■ **DATA FOR ANALYSIS**:
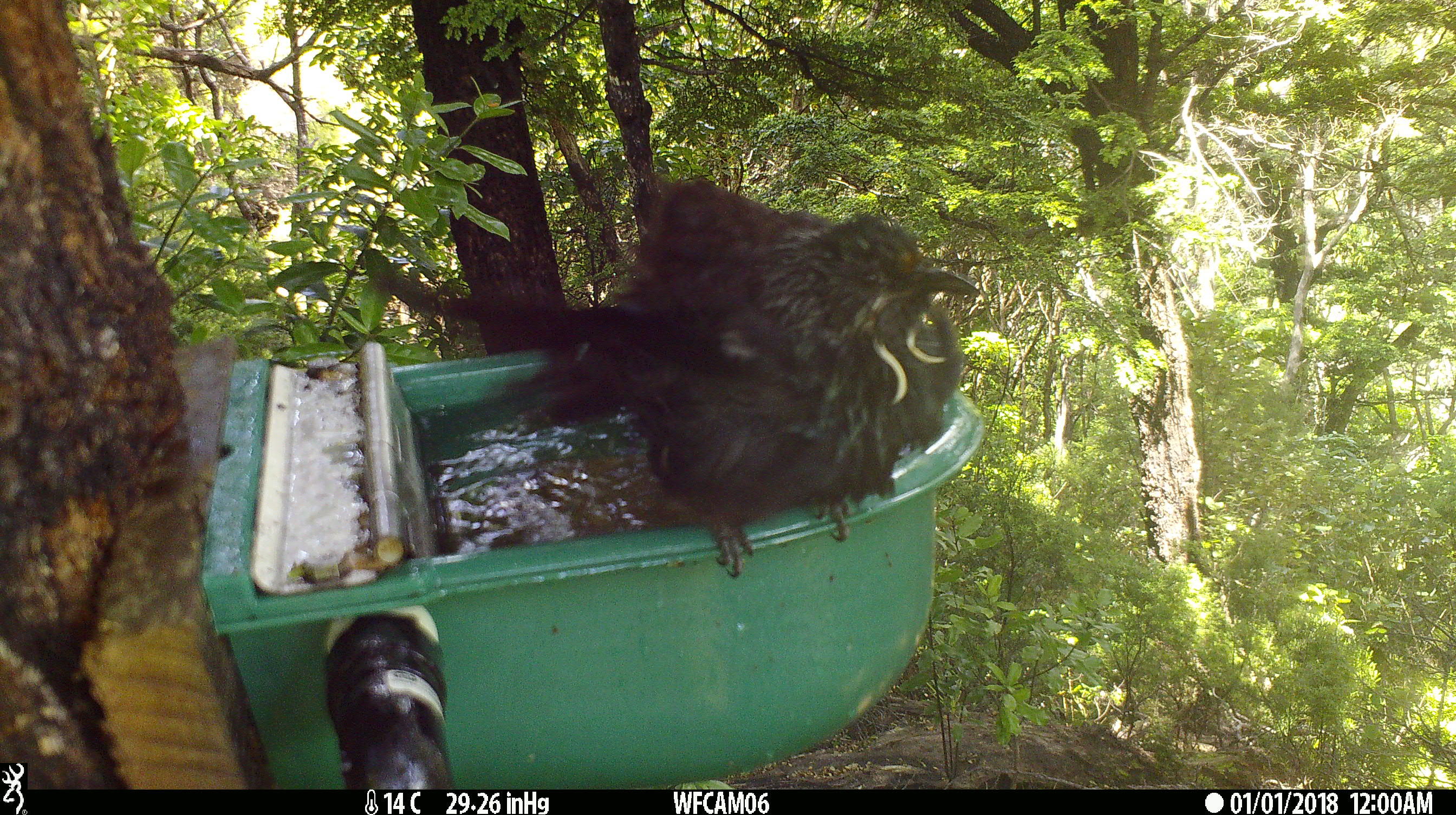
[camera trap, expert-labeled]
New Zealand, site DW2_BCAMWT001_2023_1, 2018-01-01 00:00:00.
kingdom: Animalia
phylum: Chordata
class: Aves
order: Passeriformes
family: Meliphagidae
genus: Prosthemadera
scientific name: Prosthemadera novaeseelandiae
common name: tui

■ **ASSIGNMENT**:
Every line above is to be reproduced verbatim, and the pictures are to be omitted.

■ **PROBLEM SOLUTION**:
[camera trap, expert-labeled]
New Zealand, site DW2_BCAMWT001_2023_1, 2018-01-01 00:00:00.
kingdom: Animalia
phylum: Chordata
class: Aves
order: Passeriformes
family: Meliphagidae
genus: Prosthemadera
scientific name: Prosthemadera novaeseelandiae
common name: tui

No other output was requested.